* _Work request 1_
In the passage on COVID-19 vaccine distribution, reproduce word for word the portion starting with "In any case, Schneider" and going on through "the same site.".
* _Work request 2_
Answer these questions from the COVID-19 vaccine distribution passage:
(a) Whose guidance did pharmaceutical executives say they would rely on to distribute vaccine doses?
(b) What firm prepared the July 20 analysis?
(c) Who owns Prime Therapeutics?

* _Passage provided_
=== Section Start ===

As the many COVID-19 vaccines under development barrel toward clinical trials for safety and efficacy, questions remain about how they will be distributed when they become available, AIS Health reported.

In a hearing held by a subcommittee of the House Energy & Commerce committee, pharmaceutical executives said they would rely on guidance from the Trump administration and the Centers for Disease Control and Prevention (CDC) to distribute vaccine doses.

Those guidelines will be important to insurers, as vaccine doses aren’t likely to be available to everyone immediately, according to Mike Schneider, a principal at Avalere Health. Though some firms have already begun manufacturing doses of their vaccine in parallel to testing, the immediate availability of hundreds of millions of doses at the time of FDA approval would be unprecedented.

Schneider notes that multiple vaccines may be available at the same time, and one may offer greater protection from COVID-19 than others. Protocols will need to be developed to determine which patients will be first in line for the most effective vaccine. Schneider says that plans need to start thinking about their internal guidelines now.

He adds that PBMs, which often have the most robust data about a patient’s drug regimen and immunization status, will be essential to tracking who has been vaccinated and screened.

Schneider says that plans are unlikely to favor one vaccine over another in their formularies. For example, Prime Therapeutics, a PBM owned by Blue Cross and Blue Shield affiliates, says it is committed to obtaining a supply of COVID-19 vaccine as soon as possible, seemingly regardless of who manufactures it.

A July 20 analysis prepared by health care investment bank SVB Leerink LLC takes a different view of the shape of the initial vaccine market than Schneider’s prediction of scarcity, arguing that the sheer volume of development efforts makes more than one breakout product likely.

In any case, Schneider predicts that the initial rollout will be unusual when compared with other vaccine distribution.

“This won’t just be going to your pharmacy and your pharmacist gives you a vaccine, like the flu vaccine,” Schneider says. He suspects that rollout will involve specialized facilities that combine rapid screening with inoculations at the same site.

=== Section End ===

* _Recorded information_
=== Section Start ===

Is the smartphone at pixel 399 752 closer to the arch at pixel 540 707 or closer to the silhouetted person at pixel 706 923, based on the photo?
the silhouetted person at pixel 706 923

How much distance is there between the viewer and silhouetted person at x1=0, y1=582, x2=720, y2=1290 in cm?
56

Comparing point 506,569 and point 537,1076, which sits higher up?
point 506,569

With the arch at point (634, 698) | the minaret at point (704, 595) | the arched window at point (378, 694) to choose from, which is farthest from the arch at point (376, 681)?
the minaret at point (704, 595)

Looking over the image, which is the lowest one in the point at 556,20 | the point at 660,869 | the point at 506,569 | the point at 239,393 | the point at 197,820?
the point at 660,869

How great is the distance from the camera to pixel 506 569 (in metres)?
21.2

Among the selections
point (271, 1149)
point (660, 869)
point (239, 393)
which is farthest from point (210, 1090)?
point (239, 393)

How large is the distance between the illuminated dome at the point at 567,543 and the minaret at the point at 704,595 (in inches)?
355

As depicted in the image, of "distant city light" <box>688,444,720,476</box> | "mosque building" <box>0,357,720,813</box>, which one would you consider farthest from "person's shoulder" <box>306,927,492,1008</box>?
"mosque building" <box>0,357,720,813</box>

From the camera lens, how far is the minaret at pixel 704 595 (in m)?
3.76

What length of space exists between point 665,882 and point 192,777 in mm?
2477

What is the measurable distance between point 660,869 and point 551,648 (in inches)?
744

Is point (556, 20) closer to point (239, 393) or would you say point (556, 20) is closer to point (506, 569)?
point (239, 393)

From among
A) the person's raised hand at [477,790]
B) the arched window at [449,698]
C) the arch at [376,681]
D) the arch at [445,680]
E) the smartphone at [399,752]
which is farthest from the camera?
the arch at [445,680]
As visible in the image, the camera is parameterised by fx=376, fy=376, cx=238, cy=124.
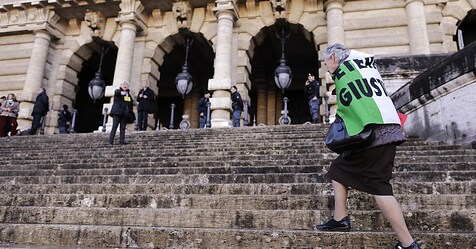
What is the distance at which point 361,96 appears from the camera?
2.57 m

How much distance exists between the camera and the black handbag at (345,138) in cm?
250

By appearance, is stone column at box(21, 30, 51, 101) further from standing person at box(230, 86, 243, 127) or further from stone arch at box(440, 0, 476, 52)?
stone arch at box(440, 0, 476, 52)

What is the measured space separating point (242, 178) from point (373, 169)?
2.44 meters

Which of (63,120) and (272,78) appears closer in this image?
(63,120)

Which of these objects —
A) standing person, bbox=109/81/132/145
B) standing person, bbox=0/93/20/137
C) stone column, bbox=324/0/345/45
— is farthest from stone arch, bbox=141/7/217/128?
standing person, bbox=109/81/132/145

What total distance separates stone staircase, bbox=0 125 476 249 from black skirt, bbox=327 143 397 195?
17.1 inches

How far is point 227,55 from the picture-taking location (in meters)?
13.3

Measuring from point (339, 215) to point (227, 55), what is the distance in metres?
11.0

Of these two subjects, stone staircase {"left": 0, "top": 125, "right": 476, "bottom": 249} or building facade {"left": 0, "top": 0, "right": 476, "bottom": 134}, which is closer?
stone staircase {"left": 0, "top": 125, "right": 476, "bottom": 249}

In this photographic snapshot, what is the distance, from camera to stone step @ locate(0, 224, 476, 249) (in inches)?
104

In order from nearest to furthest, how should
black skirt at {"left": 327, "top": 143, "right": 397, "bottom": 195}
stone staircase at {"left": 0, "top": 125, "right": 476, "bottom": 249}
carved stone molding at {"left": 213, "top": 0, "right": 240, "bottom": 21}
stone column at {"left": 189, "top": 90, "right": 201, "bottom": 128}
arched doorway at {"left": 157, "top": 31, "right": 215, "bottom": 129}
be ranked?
black skirt at {"left": 327, "top": 143, "right": 397, "bottom": 195}, stone staircase at {"left": 0, "top": 125, "right": 476, "bottom": 249}, carved stone molding at {"left": 213, "top": 0, "right": 240, "bottom": 21}, arched doorway at {"left": 157, "top": 31, "right": 215, "bottom": 129}, stone column at {"left": 189, "top": 90, "right": 201, "bottom": 128}

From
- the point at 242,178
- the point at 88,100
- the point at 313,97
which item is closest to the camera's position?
the point at 242,178

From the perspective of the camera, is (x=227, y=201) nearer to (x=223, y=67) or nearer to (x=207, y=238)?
(x=207, y=238)

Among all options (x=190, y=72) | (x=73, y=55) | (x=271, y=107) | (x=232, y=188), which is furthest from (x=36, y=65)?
(x=232, y=188)
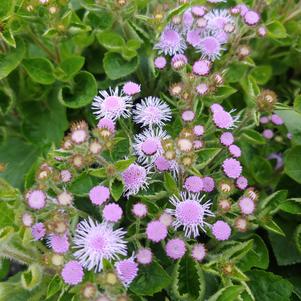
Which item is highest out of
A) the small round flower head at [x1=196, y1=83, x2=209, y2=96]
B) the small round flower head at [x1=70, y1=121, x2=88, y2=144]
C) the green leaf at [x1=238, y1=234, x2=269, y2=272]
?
the small round flower head at [x1=196, y1=83, x2=209, y2=96]

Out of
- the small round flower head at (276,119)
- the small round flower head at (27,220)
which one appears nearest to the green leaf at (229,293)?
the small round flower head at (27,220)

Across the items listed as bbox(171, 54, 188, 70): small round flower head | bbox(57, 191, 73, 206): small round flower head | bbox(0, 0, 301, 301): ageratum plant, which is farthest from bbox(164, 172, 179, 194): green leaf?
bbox(171, 54, 188, 70): small round flower head

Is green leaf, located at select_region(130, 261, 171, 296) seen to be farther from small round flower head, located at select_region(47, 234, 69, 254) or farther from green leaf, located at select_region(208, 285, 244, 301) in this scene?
small round flower head, located at select_region(47, 234, 69, 254)

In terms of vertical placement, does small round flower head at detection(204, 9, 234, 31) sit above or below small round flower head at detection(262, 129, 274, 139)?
above

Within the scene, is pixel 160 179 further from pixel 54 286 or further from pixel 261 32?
pixel 261 32

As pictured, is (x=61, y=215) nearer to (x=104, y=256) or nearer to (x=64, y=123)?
(x=104, y=256)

=== Section End ===

* _Answer space 1_
In any case, Schneider predicts that the initial rollout will be unusual when compared with other vaccine distribution.

“This won’t just be going to your pharmacy and your pharmacist gives you a vaccine, like the flu vaccine,” Schneider says. He suspects that rollout will involve specialized facilities that combine rapid screening with inoculations at the same site.

* _Answer space 2_
(a) The Trump administration and the Centers for Disease Control and Prevention (CDC).
(b) SVB Leerink LLC, a health care investment bank.
(c) Blue Cross and Blue Shield affiliates.